“Fuck you, man. You bragged that you fucked and fucked—your words, man.”
“The fucken bitch was a liar. She told me I was the only man who could ‘tame her heat.’ So she possessed me with desire, and, yes, we fucked and fucked, and she trembled and groaned. Then one time after hundreds—she fell back, exhausted, crying. She formed a fist and she struck her cunt with it, over and over. ‘A piece of dead meat! Cold, frigid!’ she screamed between sobs.”
I felt pity for the woman I had never met. He, too, must have felt her sadness, her pain—I waited to hear him say how he had pacified her. I waited.

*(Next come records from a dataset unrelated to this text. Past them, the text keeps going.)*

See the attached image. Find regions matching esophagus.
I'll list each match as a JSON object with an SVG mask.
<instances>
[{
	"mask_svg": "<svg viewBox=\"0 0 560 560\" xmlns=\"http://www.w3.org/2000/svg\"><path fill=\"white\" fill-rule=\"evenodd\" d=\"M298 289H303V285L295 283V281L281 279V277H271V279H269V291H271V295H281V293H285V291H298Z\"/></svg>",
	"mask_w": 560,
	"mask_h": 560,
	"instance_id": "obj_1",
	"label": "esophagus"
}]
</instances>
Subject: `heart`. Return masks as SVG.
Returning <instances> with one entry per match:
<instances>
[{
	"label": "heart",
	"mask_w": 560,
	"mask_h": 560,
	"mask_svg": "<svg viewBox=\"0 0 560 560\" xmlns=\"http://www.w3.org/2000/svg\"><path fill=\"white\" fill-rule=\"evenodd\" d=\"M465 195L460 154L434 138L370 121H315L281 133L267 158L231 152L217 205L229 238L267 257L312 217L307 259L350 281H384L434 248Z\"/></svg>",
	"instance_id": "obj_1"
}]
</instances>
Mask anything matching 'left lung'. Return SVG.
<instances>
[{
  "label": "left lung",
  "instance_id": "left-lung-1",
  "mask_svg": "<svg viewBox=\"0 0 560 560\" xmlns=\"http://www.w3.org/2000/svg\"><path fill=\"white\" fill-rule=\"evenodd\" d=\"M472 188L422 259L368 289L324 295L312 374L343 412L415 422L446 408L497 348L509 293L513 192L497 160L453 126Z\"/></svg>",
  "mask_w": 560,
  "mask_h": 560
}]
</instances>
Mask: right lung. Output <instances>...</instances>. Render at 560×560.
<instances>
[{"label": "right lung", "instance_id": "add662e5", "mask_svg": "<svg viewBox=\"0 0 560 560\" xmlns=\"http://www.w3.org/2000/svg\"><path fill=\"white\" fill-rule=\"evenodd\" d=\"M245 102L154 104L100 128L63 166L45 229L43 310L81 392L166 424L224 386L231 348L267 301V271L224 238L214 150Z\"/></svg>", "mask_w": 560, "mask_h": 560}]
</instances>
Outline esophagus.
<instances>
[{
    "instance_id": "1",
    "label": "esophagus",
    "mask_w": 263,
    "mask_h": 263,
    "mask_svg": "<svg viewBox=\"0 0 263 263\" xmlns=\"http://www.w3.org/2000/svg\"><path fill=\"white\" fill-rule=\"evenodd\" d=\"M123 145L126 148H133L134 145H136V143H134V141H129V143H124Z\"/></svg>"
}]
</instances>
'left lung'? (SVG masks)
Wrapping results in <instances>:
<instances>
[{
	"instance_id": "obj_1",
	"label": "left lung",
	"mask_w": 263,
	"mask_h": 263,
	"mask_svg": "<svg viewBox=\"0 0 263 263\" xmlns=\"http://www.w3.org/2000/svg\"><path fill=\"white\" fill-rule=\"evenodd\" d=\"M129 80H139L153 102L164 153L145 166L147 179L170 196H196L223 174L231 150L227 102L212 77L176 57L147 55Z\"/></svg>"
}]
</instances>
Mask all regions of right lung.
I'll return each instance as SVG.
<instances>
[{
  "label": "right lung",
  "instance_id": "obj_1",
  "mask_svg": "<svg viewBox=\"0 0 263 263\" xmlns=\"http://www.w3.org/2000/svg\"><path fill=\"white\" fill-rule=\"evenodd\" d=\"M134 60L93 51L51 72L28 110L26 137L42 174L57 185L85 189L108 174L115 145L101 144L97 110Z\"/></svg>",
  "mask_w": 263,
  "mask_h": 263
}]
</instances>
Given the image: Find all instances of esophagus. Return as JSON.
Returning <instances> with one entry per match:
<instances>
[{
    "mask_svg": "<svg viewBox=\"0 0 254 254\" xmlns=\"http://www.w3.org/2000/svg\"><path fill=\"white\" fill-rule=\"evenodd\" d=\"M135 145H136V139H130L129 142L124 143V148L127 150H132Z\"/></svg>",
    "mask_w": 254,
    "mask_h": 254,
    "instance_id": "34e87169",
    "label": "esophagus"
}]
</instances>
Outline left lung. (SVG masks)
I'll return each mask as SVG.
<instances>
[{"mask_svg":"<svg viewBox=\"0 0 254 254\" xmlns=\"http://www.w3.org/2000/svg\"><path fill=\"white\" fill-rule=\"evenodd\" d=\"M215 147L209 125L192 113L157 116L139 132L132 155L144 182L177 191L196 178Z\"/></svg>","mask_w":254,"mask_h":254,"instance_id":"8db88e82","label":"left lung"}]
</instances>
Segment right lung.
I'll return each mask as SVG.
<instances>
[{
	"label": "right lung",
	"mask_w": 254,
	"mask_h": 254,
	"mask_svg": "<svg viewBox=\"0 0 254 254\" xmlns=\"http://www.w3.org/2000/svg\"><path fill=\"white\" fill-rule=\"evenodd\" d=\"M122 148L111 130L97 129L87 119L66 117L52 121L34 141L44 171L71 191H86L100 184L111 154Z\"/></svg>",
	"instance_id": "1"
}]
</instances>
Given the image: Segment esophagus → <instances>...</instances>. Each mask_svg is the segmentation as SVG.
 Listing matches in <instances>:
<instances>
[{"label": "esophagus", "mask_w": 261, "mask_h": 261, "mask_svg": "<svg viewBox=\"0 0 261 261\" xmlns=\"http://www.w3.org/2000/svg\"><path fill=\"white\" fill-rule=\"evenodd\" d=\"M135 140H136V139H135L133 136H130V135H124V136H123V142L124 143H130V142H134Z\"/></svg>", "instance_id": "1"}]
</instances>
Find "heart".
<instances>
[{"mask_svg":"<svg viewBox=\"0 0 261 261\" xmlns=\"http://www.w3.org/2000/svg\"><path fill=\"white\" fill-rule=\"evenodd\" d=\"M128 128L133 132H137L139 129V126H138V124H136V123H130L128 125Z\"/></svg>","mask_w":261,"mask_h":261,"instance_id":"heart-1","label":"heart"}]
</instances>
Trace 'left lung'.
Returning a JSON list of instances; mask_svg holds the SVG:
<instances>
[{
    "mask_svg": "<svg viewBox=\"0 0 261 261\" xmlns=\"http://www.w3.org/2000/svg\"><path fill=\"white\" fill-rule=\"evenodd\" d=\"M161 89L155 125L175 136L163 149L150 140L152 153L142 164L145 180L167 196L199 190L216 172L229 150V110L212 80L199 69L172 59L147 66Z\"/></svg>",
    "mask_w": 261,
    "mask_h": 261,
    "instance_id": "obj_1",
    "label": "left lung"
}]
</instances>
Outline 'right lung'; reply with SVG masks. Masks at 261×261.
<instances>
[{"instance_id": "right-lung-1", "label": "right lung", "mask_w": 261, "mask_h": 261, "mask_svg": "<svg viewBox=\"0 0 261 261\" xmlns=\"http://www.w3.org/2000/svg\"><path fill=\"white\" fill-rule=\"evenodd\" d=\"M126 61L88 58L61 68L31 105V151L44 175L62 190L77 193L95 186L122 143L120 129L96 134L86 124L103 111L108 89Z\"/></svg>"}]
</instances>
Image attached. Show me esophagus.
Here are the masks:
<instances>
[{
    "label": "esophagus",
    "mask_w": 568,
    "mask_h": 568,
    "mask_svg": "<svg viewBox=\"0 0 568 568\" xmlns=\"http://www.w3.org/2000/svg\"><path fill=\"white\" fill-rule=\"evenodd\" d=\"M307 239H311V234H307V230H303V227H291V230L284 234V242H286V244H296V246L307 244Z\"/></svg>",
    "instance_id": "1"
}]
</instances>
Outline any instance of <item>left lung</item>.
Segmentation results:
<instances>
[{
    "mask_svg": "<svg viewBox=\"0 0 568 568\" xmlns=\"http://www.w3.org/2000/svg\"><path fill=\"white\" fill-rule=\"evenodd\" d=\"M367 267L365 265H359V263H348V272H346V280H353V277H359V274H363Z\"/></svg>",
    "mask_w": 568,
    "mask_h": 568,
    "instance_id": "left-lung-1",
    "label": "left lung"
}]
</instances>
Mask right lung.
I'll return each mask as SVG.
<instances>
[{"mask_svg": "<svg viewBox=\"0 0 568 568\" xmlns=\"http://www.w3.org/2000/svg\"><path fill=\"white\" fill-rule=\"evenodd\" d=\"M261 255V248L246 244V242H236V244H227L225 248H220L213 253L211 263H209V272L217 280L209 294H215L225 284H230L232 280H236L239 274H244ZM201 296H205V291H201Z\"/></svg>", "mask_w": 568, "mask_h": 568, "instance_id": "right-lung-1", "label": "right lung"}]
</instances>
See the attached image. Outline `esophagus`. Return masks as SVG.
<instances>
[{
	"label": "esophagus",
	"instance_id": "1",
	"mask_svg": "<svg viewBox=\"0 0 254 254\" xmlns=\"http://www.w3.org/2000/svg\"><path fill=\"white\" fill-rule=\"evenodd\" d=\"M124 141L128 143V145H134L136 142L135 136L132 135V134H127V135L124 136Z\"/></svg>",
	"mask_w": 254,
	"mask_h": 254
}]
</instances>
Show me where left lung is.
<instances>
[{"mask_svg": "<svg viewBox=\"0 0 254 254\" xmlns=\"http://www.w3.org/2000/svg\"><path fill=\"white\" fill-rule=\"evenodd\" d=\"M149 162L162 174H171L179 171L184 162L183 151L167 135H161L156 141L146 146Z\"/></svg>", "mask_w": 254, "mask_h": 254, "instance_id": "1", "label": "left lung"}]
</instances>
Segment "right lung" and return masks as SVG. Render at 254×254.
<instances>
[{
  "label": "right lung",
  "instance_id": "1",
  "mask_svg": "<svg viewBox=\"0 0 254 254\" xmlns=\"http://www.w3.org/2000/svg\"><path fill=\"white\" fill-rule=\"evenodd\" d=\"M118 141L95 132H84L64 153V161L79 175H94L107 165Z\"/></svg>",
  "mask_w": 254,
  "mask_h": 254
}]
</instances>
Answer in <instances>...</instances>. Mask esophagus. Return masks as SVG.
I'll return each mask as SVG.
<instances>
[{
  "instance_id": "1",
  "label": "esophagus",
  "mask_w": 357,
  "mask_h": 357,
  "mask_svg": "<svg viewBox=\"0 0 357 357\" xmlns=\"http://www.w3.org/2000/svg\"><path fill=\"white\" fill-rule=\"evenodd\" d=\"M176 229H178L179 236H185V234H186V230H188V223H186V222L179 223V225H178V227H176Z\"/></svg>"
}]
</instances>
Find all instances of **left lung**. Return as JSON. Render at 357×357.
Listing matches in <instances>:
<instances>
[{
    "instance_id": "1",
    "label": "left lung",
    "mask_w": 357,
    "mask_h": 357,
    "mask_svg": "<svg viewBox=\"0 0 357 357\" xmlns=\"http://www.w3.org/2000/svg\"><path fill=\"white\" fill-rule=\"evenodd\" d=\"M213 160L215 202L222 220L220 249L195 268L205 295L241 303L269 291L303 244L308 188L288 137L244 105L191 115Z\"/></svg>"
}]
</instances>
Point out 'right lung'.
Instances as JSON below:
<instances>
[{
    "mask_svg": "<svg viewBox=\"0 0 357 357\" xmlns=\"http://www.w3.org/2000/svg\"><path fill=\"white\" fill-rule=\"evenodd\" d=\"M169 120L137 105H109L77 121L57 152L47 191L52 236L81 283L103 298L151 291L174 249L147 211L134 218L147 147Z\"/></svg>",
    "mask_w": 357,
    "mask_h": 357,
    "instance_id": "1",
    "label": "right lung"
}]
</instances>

He lit a cigarette. He inhaled, exhaled, three puffs this time, studying the wisp of smoke that drifted into the shaded heat. “With the revelation of her lie, I knew that if I was to acquire her wealth when I divorced her, I would have to thaw—to crack—the locked, frozen cunt. Nothing else would guarantee my success.”
The harsh vulgarity of his delivery about the woman he had married jarred me. It was as if his sexual relations required a different language, a degrading language of their own. That, and the indifference with which he described his selfish motives, at times repelled me. And yet my desire to hear more—my fascination—was growing, as it did now with an awareness of his body next to mine.
“You didn’t feel anything for her?” I asked.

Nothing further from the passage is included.